Haha, Just threw it out there to make the Donek look cheap! :laugh:


----------



## skip11 (Jan 28, 2010)

> Burton Custom X ? why is that good ?


 because it's a stiff cambered board and also Burton Custom X 2011 Snowboard Review. But every person is different, you should demo it if you can.


----------



## TLN (Sep 7, 2010)

agoston.berko said:


> TLN do you mean this one?:
> Palmer Plates Rock - Review of Palmer Power Link System Standard Lifters from Backcountry.com
> is it compatible with every board (not the burton rail) ?


Yea. There's 2 models with 10mm lift and 14. I got Elevators from Burtom and they do change alot for me. I don't have a toe drag at deep carves and able to ay down more (I actualy ride 21/-6, but still like speeding and nice carves) You can install it on a every 4x4 board. 

Swoard got DUAL model, that could be tasty for you. Once you live in Europe, try to get European boards. Custom X is a nice one, but check out Elan Vertigo. That one is not-so-pricey, and very very soild.

> _Required action 1_: According to the snowboard forum thread, on what kind of board can the lifters be installed?
The listing and the snowboard forum thread come from separate, unrelated sources.

> _Records shown_:
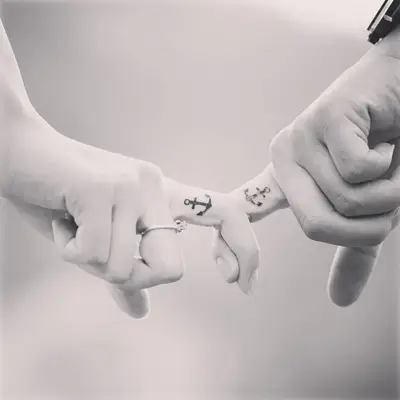 Two people with matching anchor tattoos on the ring finger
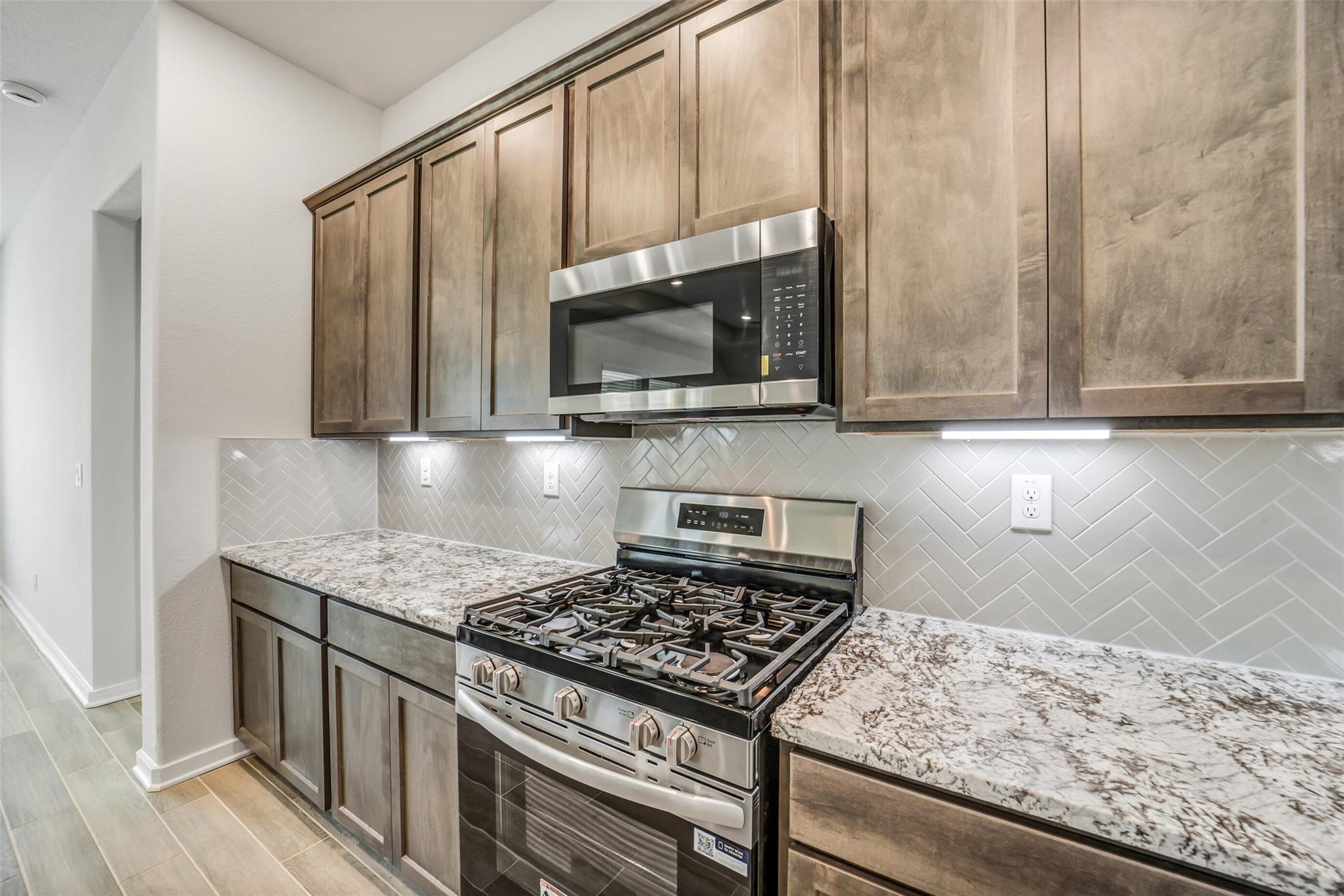 Modern kitchen with shaker cabinets, quartz countertops, stainless gas range and herringbone backsplash in The Acadia C, Magnolia TX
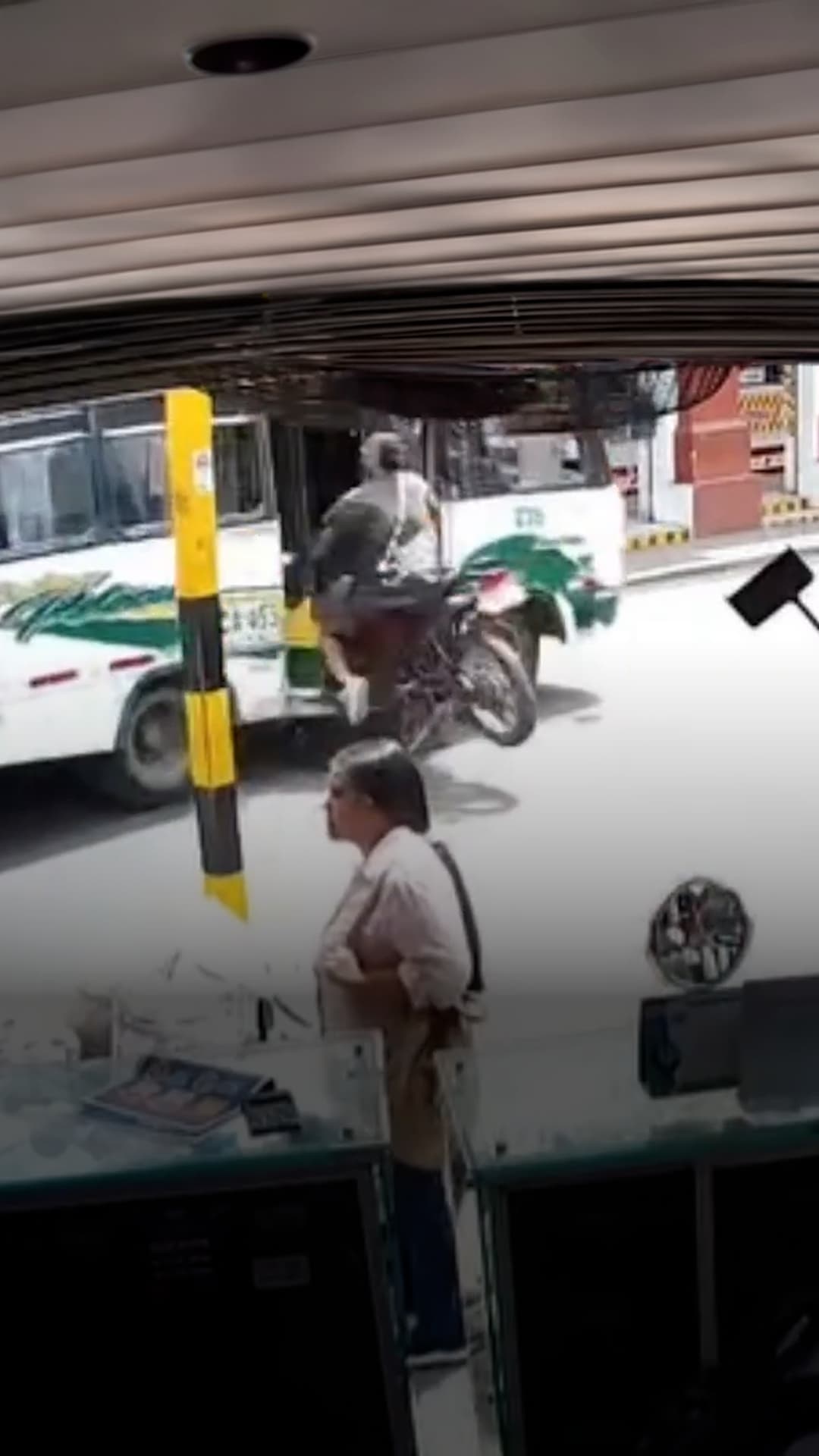 Un motociclista choca y termina dentro de un autobús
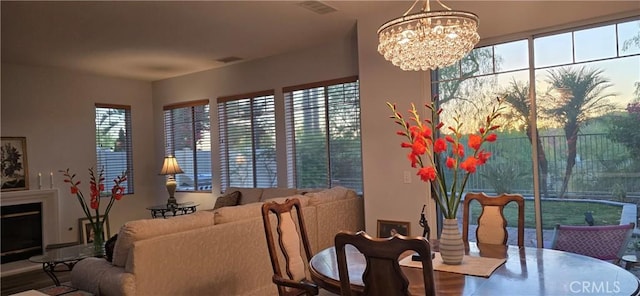 dining space featuring an inviting chandelier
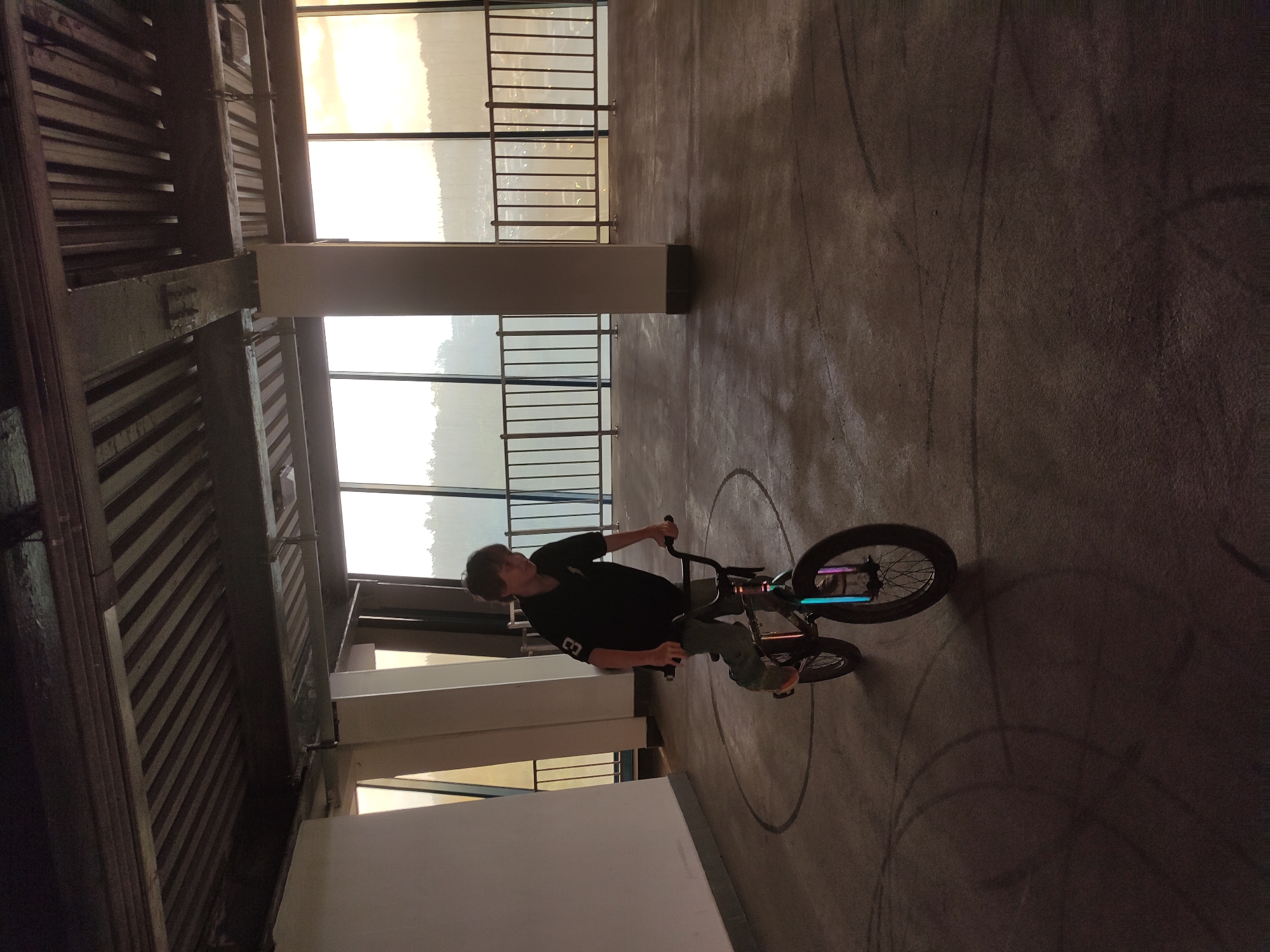 A rotated, medium indoor shot depicts a person on a BMX bike performing a trick in an urban setting. The person, wearing a dark t-shirt, light-colored pants, and shoes, is positioned on the bike within a circular marker on the concrete floor. To the left, a large structure with visible architectural elements including support beams, window panes, and metal guardrails is observed. Beyond the windows, a bright outdoor environment is visible, potentially indicating daylight conditions. The general atmosphere suggests an enclosed, perhaps multi-story parking area or similar space.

> _Required action 2_: In the listing, rename "kitchen" to "galley". Begin at the first line of the listing and stop after the line containing "dining space featuring". Give only those lines, with the pictures left out.

> _Written reply 1_: Every 4x4 board.

> _Written reply 2_:
 Two people with matching anchor tattoos on the ring finger
 Modern galley with shaker cabinets, quartz countertops, stainless gas range and herringbone backsplash in The Acadia C, Magnolia TX
 Un motociclista choca y termina dentro de un autobús
 dining space featuring an inviting chandelier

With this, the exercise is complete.